Requirements can change, so check your state's department of labor website for the most current rules. If you operate in multiple states, you'll need to comply with each state's regulations separately. A small business payroll guide can help you navigate the basics of compliance across different states.

How long should you keep pay stubs?

How long you keep pay stubs depends on whether you're an employee or an employer. Holding onto them for the right amount of time protects you during audits, disputes, and tax filing.

If you're an employee, keep your pay stubs for at least 1 year. You'll need them to verify your W-2 at tax time and to support loan or rental applications. Once you've confirmed your W-2 is accurate, you can discard the individual pay stubs, though many financial advisors recommend keeping tax-related documents for 3 to 7 years.

If you're an employer, the IRS recommends keeping payroll records for at least 4 years after the tax is due or paid, whichever is later. The Fair Labor Standards Act (FLSA) requires you to retain records for at least 3 years. To stay covered under both rules, keep payroll documentation for a minimum of 4 years.

Digital storage makes long-term record keeping simple. If you use payroll accounting software, your pay stubs are stored automatically and can be retrieved whenever you need them.

Manage payroll with confidence using Xero

Staying on top of pay stubs, deductions, and compliance requirements takes time, especially as your team grows. The right payroll tools can handle the details so you can focus on running your business.

Xero's payroll features help you generate pay stubs, calculate taxes automatically, and give your employees easy online access to their pay information. You can track deductions, manage filing deadlines, and keep organized records without the manual work. Get one month free.

FAQs on pay stubs

Here are some frequently asked questions about pay stubs.

Is a pay stub the same as a paycheck?

No, a pay stub and a paycheck are different. A paycheck is the actual payment you receive, while a pay stub is the document that details how that payment was calculated.

How do I find my pay stubs?

Check your employer's online payroll portal or ask your HR department. Most employers now provide electronic pay stubs that you can access and download anytime.

Can I create my own pay stubs?

If you're a business owner, you can use payroll software to generate pay stubs for your employees. Employees and contractors should only use pay stubs provided by their employer.

Are digital pay stubs legally acceptable?

Yes, electronic pay stubs are legally valid in all 50 states. They work the same as paper pay stubs for income verification, tax filing, and record keeping.

What should you do if your pay stub has errors?

Contact your employer's payroll or HR department as soon as you notice a mistake. Keep a copy of the incorrect pay stub as documentation until the error is resolved.

Do all states require employers to provide pay stubs?

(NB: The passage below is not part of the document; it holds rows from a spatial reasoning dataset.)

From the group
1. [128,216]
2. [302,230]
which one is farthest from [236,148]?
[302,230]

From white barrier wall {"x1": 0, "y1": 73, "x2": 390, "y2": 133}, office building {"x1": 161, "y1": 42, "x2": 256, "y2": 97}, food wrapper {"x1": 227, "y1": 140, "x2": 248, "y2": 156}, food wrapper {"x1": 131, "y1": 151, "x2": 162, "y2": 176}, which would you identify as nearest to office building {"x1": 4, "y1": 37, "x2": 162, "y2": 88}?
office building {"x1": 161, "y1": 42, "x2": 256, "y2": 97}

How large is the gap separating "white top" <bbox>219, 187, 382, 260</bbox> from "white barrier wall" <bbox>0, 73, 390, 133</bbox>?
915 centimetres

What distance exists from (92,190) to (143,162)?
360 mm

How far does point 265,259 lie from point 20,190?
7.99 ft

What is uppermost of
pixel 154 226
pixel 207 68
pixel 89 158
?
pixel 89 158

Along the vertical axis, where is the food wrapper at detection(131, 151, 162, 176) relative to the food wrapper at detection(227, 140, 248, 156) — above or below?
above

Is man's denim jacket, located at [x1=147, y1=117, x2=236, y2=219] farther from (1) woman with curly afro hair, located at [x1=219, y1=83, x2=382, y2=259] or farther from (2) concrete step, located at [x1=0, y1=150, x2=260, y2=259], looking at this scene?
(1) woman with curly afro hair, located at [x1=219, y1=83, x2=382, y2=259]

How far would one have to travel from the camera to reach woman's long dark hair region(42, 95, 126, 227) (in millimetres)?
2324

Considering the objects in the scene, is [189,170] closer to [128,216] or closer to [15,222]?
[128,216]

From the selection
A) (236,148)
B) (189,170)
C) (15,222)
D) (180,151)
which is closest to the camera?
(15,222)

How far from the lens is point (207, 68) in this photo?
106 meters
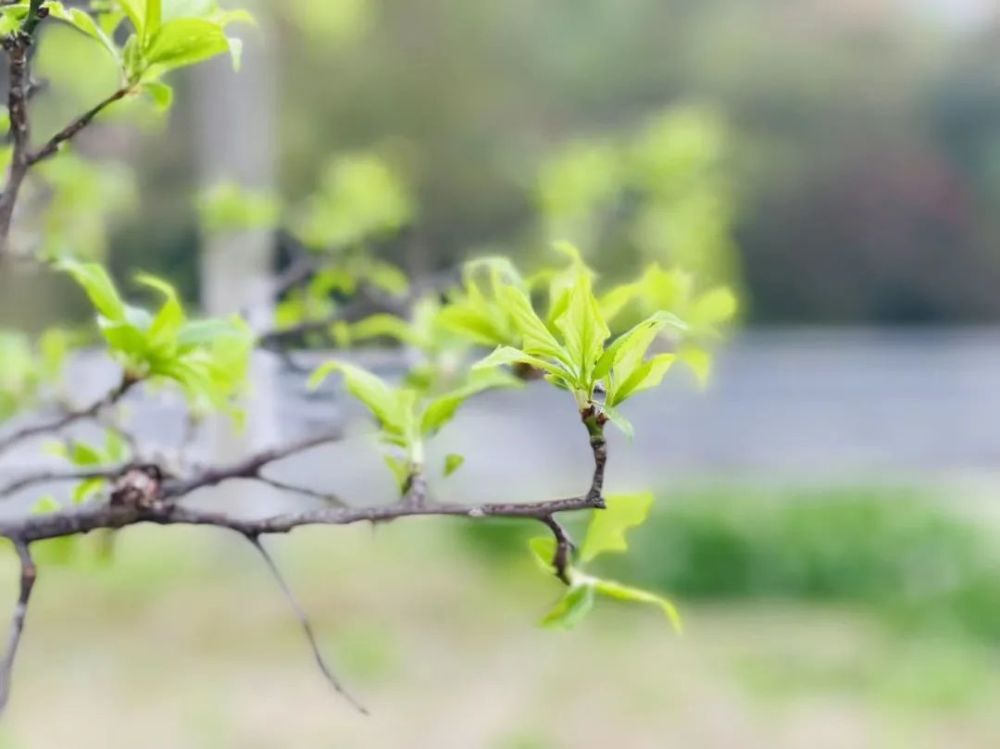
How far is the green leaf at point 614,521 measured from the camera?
1.43 ft

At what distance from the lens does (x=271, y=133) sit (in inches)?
123

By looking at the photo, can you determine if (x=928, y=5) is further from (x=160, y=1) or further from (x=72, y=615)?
(x=160, y=1)

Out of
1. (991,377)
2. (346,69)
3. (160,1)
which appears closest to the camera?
(160,1)

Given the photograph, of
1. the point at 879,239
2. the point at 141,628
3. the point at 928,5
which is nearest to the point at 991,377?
the point at 879,239

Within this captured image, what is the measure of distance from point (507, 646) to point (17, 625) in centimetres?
179

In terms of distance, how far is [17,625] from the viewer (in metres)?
0.39

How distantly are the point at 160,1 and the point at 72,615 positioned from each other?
2068 millimetres

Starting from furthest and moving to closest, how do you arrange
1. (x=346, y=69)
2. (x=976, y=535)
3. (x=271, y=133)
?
(x=346, y=69) → (x=271, y=133) → (x=976, y=535)

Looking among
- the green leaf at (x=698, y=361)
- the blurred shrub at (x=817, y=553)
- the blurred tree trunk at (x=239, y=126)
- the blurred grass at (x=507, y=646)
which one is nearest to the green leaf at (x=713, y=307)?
the green leaf at (x=698, y=361)

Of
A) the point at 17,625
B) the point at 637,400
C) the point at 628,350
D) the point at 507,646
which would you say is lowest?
the point at 507,646

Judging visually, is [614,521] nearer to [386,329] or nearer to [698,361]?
[698,361]

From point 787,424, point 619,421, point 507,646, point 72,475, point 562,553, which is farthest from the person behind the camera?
point 787,424

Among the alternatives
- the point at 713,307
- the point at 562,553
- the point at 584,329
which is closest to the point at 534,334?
the point at 584,329

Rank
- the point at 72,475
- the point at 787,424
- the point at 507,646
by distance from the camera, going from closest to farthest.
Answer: the point at 72,475
the point at 507,646
the point at 787,424
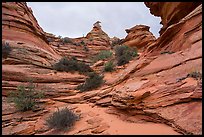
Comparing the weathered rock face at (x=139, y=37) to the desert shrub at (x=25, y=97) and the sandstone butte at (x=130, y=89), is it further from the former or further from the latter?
the desert shrub at (x=25, y=97)

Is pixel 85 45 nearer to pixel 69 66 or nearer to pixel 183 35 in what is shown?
pixel 69 66

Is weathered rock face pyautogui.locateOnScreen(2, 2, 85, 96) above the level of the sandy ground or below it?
above

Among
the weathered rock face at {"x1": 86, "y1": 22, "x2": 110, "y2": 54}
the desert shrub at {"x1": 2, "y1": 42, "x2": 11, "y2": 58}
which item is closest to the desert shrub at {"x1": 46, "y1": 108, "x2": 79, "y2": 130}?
the desert shrub at {"x1": 2, "y1": 42, "x2": 11, "y2": 58}

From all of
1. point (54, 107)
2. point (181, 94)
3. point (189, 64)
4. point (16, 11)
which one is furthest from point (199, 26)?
point (16, 11)

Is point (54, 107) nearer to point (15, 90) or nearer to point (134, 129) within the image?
point (15, 90)

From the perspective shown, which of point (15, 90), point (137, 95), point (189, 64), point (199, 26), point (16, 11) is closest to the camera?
point (137, 95)

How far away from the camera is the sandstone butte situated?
268 inches

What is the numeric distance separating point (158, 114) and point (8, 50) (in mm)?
10187

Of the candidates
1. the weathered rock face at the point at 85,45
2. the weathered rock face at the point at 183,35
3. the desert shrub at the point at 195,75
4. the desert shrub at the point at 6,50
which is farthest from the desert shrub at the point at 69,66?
the desert shrub at the point at 195,75

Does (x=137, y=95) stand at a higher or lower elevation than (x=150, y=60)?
lower

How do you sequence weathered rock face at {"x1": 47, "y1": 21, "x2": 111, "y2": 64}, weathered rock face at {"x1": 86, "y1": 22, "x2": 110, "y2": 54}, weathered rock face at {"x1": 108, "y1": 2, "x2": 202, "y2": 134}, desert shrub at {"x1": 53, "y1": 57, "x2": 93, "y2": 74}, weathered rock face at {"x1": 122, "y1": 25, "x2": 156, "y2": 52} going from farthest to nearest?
weathered rock face at {"x1": 86, "y1": 22, "x2": 110, "y2": 54} → weathered rock face at {"x1": 122, "y1": 25, "x2": 156, "y2": 52} → weathered rock face at {"x1": 47, "y1": 21, "x2": 111, "y2": 64} → desert shrub at {"x1": 53, "y1": 57, "x2": 93, "y2": 74} → weathered rock face at {"x1": 108, "y1": 2, "x2": 202, "y2": 134}

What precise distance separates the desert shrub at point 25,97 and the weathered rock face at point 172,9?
31.1 ft

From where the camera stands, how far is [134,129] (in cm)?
691

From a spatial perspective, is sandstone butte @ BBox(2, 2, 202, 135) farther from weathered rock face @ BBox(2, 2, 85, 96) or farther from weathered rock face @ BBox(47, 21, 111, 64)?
weathered rock face @ BBox(47, 21, 111, 64)
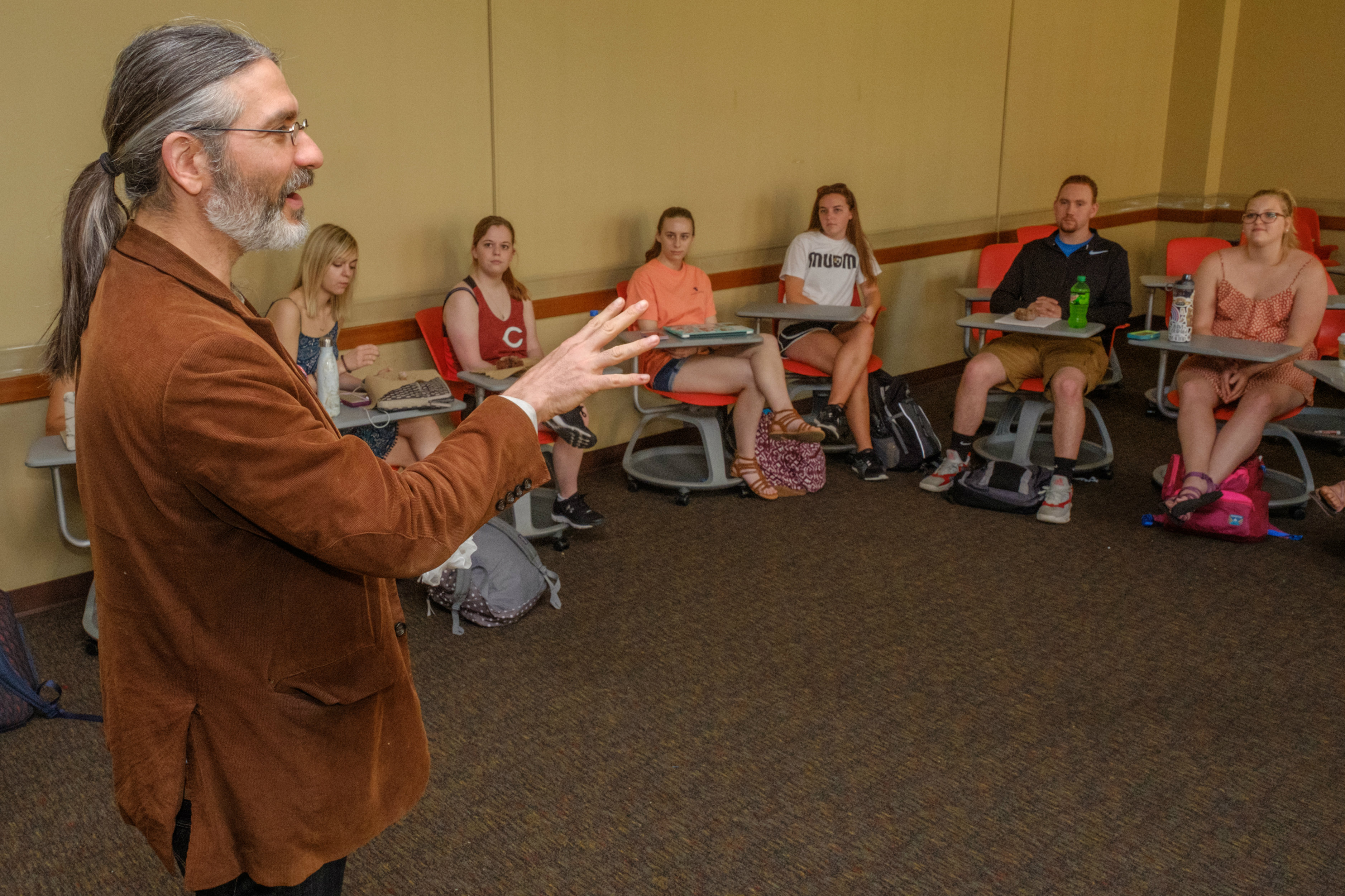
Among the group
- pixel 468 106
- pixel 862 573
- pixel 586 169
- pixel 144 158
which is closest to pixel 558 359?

No, there's no federal requirement, and a small number of states don't mandate pay stubs either. However, most states do require some form of written or electronic earnings statement.

Disclaimer

This glossary is for small business owners. The definitions are written with their requirements in mind. More detailed definitions can be found in accounting textbooks or from an accounting professional. Xero does not provide accounting, tax, business or legal advice.